What does it mean when someone says they have been served in a Florida family law case? This means papers related to a lawsuit filed against a defendant have been delivered to the defendant. Service of process in Florida has certain requirements. If delivery of the lawsuit papers is not performed according to the Florida Statutes, the person who is alleged to have been served may have a reason to challenge the validity of the service of process. This was an issue in the case Capasso v. Buchanan, 4D2023-1397 (Fla. 4th DCA January 17, 2024).

The defendant in this case challenged alleged service of process upon her on the basis that the process server "failed to place on the summons served the date and time of service, the server’s initials or signature, and the server’s identification number as required by section 48.031(5), Florida Statutes (2023), and Florida Rule of Civil Procedure 1.070.” After a second attempt was made to serve her, the defendant filed another motion alleging again that the process server did not comply with the Florida Statutes or the Rules of Procedure. Her motion was denied at a non-evidentiary hearing and she appealed.

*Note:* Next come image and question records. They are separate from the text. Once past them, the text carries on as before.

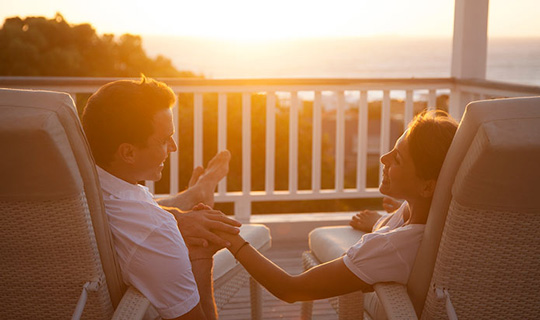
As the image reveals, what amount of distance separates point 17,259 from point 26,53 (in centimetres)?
2115

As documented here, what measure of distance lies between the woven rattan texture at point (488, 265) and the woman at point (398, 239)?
129mm

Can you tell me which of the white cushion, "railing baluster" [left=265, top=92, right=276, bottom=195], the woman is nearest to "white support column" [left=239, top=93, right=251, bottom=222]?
"railing baluster" [left=265, top=92, right=276, bottom=195]

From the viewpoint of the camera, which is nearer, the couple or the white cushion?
the couple

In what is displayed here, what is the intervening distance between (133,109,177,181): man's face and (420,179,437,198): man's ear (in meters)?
0.65

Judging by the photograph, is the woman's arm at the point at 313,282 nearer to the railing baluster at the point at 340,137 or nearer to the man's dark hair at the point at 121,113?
the man's dark hair at the point at 121,113

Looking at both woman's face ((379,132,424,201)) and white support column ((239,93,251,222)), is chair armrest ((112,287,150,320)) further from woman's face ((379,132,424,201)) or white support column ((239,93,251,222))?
white support column ((239,93,251,222))

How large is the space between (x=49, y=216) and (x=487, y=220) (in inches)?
37.3

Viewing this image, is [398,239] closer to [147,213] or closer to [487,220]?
[487,220]

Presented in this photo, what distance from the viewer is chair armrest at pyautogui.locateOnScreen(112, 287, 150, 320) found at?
1461 mm

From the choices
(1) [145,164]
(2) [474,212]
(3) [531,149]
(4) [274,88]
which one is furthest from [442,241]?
(4) [274,88]

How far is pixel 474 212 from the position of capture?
1341 millimetres

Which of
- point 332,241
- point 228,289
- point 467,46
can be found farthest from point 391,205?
point 467,46

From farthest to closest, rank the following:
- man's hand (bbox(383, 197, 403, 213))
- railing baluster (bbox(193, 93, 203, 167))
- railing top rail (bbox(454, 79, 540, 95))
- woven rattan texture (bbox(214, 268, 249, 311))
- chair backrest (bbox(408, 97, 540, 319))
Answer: railing baluster (bbox(193, 93, 203, 167))
railing top rail (bbox(454, 79, 540, 95))
man's hand (bbox(383, 197, 403, 213))
woven rattan texture (bbox(214, 268, 249, 311))
chair backrest (bbox(408, 97, 540, 319))

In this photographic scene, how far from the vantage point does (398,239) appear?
5.11 feet
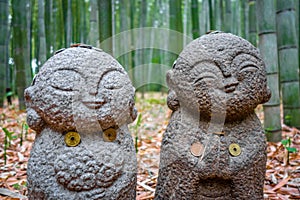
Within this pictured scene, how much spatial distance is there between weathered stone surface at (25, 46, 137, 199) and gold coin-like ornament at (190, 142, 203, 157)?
1.07 ft

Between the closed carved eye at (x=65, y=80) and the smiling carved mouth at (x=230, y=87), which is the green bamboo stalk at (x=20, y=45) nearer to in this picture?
the closed carved eye at (x=65, y=80)

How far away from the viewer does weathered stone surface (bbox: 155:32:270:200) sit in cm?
169

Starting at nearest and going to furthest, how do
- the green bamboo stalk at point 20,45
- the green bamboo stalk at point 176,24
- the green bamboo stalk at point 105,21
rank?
the green bamboo stalk at point 105,21 < the green bamboo stalk at point 176,24 < the green bamboo stalk at point 20,45

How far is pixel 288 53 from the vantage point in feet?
10.4

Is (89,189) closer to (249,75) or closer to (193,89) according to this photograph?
(193,89)

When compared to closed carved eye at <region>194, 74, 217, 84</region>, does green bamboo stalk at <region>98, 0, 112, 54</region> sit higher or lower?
higher

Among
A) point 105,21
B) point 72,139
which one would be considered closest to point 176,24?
point 105,21

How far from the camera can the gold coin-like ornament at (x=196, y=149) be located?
1707mm

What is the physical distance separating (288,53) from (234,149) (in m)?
1.83

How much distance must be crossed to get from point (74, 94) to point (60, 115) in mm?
114

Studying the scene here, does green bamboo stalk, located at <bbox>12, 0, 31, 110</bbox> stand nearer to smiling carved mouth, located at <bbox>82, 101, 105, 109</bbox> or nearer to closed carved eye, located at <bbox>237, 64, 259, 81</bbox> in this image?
smiling carved mouth, located at <bbox>82, 101, 105, 109</bbox>

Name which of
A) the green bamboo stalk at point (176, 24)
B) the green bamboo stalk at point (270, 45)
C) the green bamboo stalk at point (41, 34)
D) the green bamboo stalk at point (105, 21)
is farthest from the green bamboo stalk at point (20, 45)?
the green bamboo stalk at point (270, 45)

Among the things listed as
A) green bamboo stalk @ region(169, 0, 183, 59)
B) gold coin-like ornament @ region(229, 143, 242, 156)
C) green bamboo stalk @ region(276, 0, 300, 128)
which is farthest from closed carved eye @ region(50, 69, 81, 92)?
green bamboo stalk @ region(276, 0, 300, 128)

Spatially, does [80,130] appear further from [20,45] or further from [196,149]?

The appellate court reversed, holding “Appellant is entitled to an evidentiary hearing because her motion adequately raised the process server’s failure to strictly comply with section 48.031(5) and rule 1.070. See id.; see also Brown v. U.S. Bank Nat’l Ass'n, 117 So. 3d 823, 824 (Fla. 4th DCA 2013) (‘When a process server fails to strictly comply with [the service of process] rules, service must be quashed.’). Further, Appellant did not waive her objection to personal jurisdiction by filing discovery requests and motions relating to discovery or by otherwise defending the action.”